PREFEITURA – O então presidente Deusdete deixou a Rural para se candidatar a prefeito. Se elegeu no ano 2000. E levou Jalmira para assessorá-lo na prefeitura. Durante quatro anos, ela não chegou a se afastar definitivamente da Sociedade Rural. Neste período, ela dava assessoria a entidade, principalmente na época das exposições agropecuárias.
O seu retorno, no entanto, não foi fácil. Ela não conseguia ver outra pessoa como presidente da Rural.

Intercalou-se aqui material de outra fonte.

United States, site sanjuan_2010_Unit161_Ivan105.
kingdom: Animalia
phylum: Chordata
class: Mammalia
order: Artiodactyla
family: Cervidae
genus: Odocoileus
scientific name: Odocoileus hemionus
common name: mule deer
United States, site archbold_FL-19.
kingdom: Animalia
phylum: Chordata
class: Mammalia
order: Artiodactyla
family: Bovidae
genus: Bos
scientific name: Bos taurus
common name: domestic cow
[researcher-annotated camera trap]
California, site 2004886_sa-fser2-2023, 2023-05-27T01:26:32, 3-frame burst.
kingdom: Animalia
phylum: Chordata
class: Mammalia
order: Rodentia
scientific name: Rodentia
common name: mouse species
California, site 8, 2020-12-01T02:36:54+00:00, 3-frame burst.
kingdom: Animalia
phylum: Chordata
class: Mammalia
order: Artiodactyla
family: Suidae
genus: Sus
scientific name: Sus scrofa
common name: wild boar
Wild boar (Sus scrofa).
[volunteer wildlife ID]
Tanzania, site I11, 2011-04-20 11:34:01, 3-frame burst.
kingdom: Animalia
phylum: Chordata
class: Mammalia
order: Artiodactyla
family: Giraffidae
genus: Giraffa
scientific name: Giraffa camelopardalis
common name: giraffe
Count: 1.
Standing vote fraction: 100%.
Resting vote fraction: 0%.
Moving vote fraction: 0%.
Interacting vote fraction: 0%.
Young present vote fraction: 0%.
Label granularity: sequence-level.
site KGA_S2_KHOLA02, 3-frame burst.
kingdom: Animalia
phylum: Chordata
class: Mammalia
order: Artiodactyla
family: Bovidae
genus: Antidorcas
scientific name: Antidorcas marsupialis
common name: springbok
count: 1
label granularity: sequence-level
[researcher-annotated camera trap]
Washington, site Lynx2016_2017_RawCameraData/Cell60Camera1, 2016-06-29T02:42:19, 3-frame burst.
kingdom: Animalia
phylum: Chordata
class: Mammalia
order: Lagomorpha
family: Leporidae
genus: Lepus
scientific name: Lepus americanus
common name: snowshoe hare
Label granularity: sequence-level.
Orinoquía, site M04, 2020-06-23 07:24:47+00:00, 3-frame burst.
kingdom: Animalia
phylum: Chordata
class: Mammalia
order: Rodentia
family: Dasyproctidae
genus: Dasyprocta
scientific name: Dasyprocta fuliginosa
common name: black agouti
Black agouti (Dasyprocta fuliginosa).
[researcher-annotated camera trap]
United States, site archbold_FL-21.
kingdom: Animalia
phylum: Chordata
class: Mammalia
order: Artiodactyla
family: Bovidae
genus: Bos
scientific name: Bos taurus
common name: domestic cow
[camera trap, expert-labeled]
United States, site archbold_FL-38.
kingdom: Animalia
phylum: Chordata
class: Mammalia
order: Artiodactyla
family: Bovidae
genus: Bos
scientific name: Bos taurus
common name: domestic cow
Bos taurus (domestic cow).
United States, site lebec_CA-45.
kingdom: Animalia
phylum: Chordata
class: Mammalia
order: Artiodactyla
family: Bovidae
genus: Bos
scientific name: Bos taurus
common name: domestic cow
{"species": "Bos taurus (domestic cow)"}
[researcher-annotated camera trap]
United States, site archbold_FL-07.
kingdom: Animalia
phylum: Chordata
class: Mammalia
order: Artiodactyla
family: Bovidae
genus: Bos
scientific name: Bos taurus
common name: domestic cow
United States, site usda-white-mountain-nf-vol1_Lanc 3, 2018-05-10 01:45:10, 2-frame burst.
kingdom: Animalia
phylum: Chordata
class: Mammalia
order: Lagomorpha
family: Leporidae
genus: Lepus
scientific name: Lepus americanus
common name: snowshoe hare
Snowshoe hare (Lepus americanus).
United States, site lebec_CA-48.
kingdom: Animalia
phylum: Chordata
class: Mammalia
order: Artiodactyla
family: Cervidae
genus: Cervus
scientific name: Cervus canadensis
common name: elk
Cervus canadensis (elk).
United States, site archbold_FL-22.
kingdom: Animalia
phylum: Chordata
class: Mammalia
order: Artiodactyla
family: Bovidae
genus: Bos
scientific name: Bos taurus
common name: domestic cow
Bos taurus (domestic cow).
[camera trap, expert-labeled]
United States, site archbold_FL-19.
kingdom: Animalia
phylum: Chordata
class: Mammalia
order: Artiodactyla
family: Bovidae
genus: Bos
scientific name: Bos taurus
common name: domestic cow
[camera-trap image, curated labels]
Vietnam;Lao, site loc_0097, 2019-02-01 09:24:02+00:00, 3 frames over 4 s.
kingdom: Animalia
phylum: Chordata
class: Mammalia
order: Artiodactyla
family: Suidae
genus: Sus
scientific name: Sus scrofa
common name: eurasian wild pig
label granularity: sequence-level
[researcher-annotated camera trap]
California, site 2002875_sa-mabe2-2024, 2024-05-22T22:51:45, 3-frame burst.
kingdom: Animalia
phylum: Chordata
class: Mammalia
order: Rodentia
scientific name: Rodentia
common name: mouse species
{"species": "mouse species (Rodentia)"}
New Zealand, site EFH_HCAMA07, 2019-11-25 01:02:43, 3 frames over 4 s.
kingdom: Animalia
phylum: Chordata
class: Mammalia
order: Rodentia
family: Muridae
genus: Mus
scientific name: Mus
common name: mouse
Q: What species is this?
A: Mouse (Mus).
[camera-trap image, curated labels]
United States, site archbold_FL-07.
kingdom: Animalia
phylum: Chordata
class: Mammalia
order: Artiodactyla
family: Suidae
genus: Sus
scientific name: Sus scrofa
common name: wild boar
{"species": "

“É como se estivessem ocupando indevidamente o lugar dele”, revela. O que minimizava o mal estar era a presença do próprio Deusdete vez por outra na entidade e a do seu filho Reinaldo Reis Cerqueira, que continuou diretor da entidade. “Sempre que ele (Deusdete) é homenageado me chama para ir junto. Diz que se ele merece a homenagem é porque eu ajudei ele”, conta, orgulhosa.
Revela que está tão fortemente ligada a Rural, que já provocou até ciúme em pelo menos um presidente, que a chamou para uma conversa particular e disse que ali quem deveria brilhar era ele (presidente) e não ela. “O que eu posso fazer? As pessoas me procuram. Pedem a minha ajuda. Nunca fiz isso para aparecer. Mas para cumprir bem a minha função. Isto aprendi com minha mãe”
Hoje ela está em paz.
“Isso aqui é a minha vida. Eu amo a Sociedade Rural”, repete ela. “Me sinto hoje hiper realizada. Sou feliz. Não tenho dinheiro, mas não tenho dívidas, meus filhos estão encaminhados. Os criei com autoridade, às vezes pelo telefone, mas com autoridade e muito amor”, cometa ela, que enfrentou e venceu uma depressão.
Sair da Rural? Não está nos seus planos. Mas ela tem consciência de que ocupa um lugar de confiança do presidente e cada novo mandatário tem o direito de escolher quem vai ocupar o lugar que hoje ocupa.
“O presidente tem que ter liberdade. E se não quiserem continuar comigo, não vou ficar magoada”, fala transparecendo sinceridade.
A propósito, poucas coisas deixam a morena de cabelos enrolados magoada: a falsidade, a indiferença e ser acusada de algo que não fez. E se ela tiver que sair e a pessoa que a substituir quiser uma indica, ela tem na ponta da língua: seja cega, surda e muda. “O peixe morre pela boca”, ensina a mais antiga funcionária da Sociedade Rural.